私はウェブデータスクレーパーを行う必要があります。ExcelのVBAでMsxml2.ServerXMLHTTP.6.0でWebテーブルスクレーパーを設定する
- 私は、サイトにログインする必要があります:ユーザー、パスワード、クリックしログインボタン
- ロードするページのための第二ボタンをクリックします
- 待ち、ここで問題になっている表です。このテーブルは通話記録であり、新しいコンテンツを動的に追加するので、常に更新されます。
- テーブルコンテンツからフォームを除外し、貼り付けた行をExcelに制限したいとします。
私はInternetExplorer.Applicationコードで動作させますが、非常に遅いためMSXML2.XMLHTTPコードに切り替える必要があります。
ワーキングInternetExplorer.Applicationバージョン:
Option Explicit
'reference to Microsoft Internet Controls
'reference to Microsoft HTML Object Library
Sub Web_Table_Option_One()
Dim xml As Object
Dim html As Object
Dim objTable As Object
Dim result As String
Dim lRow As Long
Dim lngTable As Long
Dim lngRow As Long
Dim lngCol As Long
Dim ActRw As Long
Set xml = CreateObject("MSXML2.XMLHTTP.6.0")
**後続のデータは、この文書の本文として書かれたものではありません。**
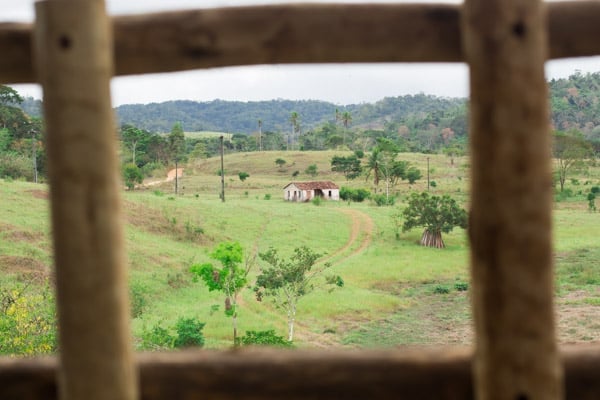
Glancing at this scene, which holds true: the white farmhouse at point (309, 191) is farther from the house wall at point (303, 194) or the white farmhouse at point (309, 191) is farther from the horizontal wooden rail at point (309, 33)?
the horizontal wooden rail at point (309, 33)

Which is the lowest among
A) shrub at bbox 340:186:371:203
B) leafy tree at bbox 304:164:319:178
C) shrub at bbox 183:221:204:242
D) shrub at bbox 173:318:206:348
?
shrub at bbox 173:318:206:348

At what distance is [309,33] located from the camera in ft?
3.56

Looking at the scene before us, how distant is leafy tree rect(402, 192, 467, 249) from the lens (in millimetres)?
16516

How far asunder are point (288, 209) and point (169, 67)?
1771cm

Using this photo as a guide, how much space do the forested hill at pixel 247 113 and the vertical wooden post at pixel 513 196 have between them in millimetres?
33520

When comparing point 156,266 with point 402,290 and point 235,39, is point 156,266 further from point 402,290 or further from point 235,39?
point 235,39

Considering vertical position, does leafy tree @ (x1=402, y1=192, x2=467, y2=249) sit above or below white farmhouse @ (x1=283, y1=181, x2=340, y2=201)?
below

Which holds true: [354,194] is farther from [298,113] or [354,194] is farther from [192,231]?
[298,113]

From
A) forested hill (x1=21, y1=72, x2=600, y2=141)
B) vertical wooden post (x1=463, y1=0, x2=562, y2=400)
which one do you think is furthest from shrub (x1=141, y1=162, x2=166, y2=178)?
vertical wooden post (x1=463, y1=0, x2=562, y2=400)

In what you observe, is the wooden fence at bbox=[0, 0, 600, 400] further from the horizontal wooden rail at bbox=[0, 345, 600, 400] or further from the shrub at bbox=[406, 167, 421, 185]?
the shrub at bbox=[406, 167, 421, 185]

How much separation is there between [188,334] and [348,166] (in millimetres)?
11954

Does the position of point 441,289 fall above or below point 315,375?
below

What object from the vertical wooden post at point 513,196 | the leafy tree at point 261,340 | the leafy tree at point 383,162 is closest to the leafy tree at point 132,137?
the leafy tree at point 383,162

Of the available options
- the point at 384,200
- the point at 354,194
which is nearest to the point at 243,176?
the point at 354,194
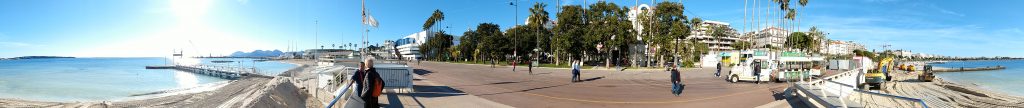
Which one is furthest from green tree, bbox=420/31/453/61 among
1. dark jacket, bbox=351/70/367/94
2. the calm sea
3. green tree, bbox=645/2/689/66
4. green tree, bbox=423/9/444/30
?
dark jacket, bbox=351/70/367/94

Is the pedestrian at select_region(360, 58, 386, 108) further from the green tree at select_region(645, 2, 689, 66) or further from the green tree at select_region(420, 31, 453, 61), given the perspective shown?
the green tree at select_region(420, 31, 453, 61)

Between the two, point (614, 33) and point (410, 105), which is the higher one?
point (614, 33)

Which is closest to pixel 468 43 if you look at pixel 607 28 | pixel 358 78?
pixel 607 28

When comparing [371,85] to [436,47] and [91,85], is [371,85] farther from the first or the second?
[436,47]

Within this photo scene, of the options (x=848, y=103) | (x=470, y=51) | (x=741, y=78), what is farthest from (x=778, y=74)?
(x=470, y=51)

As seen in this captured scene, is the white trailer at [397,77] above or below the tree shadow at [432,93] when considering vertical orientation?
above

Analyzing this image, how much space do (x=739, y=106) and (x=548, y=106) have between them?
3.88 meters

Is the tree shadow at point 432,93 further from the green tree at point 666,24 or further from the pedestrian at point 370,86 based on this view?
the green tree at point 666,24

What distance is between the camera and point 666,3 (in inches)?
1871

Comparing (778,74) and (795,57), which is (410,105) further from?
(795,57)

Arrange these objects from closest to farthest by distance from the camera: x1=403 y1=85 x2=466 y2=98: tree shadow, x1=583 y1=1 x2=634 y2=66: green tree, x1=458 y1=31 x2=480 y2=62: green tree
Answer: x1=403 y1=85 x2=466 y2=98: tree shadow → x1=583 y1=1 x2=634 y2=66: green tree → x1=458 y1=31 x2=480 y2=62: green tree

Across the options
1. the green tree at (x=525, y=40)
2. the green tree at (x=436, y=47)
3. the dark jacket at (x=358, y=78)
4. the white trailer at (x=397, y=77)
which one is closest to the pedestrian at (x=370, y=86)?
the dark jacket at (x=358, y=78)

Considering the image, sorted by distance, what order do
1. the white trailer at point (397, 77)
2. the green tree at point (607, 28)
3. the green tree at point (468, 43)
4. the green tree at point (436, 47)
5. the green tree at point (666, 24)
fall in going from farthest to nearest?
1. the green tree at point (436, 47)
2. the green tree at point (468, 43)
3. the green tree at point (607, 28)
4. the green tree at point (666, 24)
5. the white trailer at point (397, 77)

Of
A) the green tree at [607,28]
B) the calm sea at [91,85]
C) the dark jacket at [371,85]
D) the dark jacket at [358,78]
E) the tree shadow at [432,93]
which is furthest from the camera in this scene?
the green tree at [607,28]
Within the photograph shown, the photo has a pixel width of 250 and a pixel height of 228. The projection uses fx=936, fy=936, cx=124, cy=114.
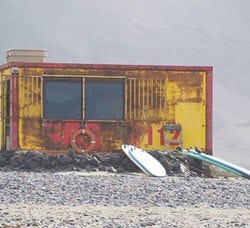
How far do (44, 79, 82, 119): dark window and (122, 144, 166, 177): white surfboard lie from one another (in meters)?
1.40

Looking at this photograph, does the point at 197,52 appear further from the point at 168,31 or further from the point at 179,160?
the point at 179,160

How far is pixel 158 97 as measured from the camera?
66.6 ft

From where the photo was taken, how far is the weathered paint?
19875mm

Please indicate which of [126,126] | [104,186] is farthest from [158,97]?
[104,186]

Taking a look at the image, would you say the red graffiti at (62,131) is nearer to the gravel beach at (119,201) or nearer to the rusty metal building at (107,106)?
the rusty metal building at (107,106)

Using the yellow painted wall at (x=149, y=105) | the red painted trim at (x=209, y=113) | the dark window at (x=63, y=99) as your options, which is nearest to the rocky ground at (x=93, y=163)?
the yellow painted wall at (x=149, y=105)

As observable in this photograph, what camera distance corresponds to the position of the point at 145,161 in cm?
1861

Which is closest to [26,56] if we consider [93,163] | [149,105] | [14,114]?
[14,114]

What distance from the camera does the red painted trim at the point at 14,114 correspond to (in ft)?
65.2

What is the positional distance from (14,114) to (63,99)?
110 centimetres

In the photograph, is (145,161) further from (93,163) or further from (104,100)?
(104,100)

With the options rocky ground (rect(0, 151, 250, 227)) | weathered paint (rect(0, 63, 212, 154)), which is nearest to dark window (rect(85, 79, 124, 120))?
weathered paint (rect(0, 63, 212, 154))

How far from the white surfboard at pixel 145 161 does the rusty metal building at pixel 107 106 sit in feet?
2.62

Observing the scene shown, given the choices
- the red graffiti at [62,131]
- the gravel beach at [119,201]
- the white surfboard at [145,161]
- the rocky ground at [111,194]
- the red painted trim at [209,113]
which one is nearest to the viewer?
the gravel beach at [119,201]
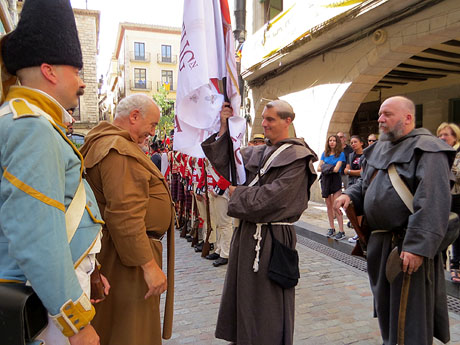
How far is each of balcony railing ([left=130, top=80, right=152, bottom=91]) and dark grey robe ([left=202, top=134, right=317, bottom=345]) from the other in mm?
41756

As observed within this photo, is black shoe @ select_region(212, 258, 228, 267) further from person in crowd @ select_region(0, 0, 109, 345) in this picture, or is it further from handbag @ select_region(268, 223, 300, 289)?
person in crowd @ select_region(0, 0, 109, 345)

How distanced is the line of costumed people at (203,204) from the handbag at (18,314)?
11.3 ft

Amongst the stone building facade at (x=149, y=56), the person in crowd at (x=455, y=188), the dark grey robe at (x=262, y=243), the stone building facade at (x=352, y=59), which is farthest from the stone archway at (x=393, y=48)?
the stone building facade at (x=149, y=56)

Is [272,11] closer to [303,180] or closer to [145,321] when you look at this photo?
[303,180]

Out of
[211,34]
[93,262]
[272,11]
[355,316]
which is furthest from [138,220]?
[272,11]

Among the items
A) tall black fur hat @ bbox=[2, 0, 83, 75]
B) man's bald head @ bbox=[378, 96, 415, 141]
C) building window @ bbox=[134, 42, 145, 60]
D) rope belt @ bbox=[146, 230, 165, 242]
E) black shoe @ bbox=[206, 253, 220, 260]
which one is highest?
building window @ bbox=[134, 42, 145, 60]

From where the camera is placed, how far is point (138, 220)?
1939mm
Set html = CreateObject("htmlFile")
With xml
.Open "POST", "https://www.clickphone.ro/login.html", False
.setRequestHeader "Content-type", "application/x-www-form-urlencoded"
.send "userName=USER&password=XXXXxxxxXxxxxXXX"
.Open "GET", "https://www.clickphone.ro/account/istoric_apel_in.html", False
.setRequestHeader "Content-type", "text/xml"
.send
End With
html.body.innerHTML = xml.responseText
Set objTable = html.getElementsByTagName("table")
For lngTable = 0 To objTable.Length - 1
For lngRow = 0 To objTable(lngTable).Rows.Length - 1
For lngCol = 0 To objTable(lngTable).Rows(lngRow).Cells.Length - 1
ThisWorkbook.Sheets("Sheet2").Cells(ActRw + lngRow + 1, lngCol + 1) = objTable(lngTable).Rows(lngRow).Cells(lngCol).innerText
Next lngCol
Next lngRow
ActRw = ActRw + objTable(lngTable).Rows.Length + 1
Next lngTable
End Sub
HTMLソースコード::これはMSXMLHTTPの私の試みである
Sub extractTablesData()
'we define the essential variables
Dim IE As Object, obj As Object
Dim r As Integer, c As Integer, t As Integer
Dim elemCollection As Object
'add the "Microsoft Internet Controls" reference in your VBA Project indirectly
Set IE = CreateObject("InternetExplorer.Application")
With IE
.Silent = True
.Visible = True
.navigate ("https://www.clickphone.ro")
' we ensure that the web page downloads completely before we fill the form automatically
While IE.readyState <> 4
DoEvents
Wend
Application.Wait Now + TimeValue("00:00:03")
Set HTMLDoc = IE.document
HTMLDoc.all.user.Value = "user or email" 'Enter your email/user id here
HTMLDoc.all.pass.Value = "xXXxXXXxxXXXxx" 'Enter your password here
'Login Button Click
With IE.document
Set elems = .getElementsByTagName("a")
For Each e In elems
If (e.getAttribute("class") = "orange_button") Then
e.Click
Exit For
End If
Next e
End With
'Needed Table page Button Click https://www.clickphone.ro/account/istoric_apel_in.html
While IE.readyState <> 4
DoEvents
Wend
Set iedoc = IE.document
Set elems = iedoc.getElementsByClassName("black")(12)
elems.Click
' again ensuring that the web page loads completely before we start scraping data
While IE.readyState <> 4
DoEvents
Wend
Application.Wait Now + TimeValue("00:00:05")
Set iedoc = IE.document
'Clearing any unnecessary or old data in Sheet1
ThisWorkbook.Sheets("Sheet1").Range("A1:K1000").ClearContents
'Scrapping Data and past to Sheet1
Set elemCollection = IE.document.getElementsByTagName("table")
For t = 0 To (elemCollection.Length - 1)
For r = 0 To (elemCollection(t).Rows.Length - 1)
For c = 0 To (elemCollection(t).Rows(r).Cells.Length - 1)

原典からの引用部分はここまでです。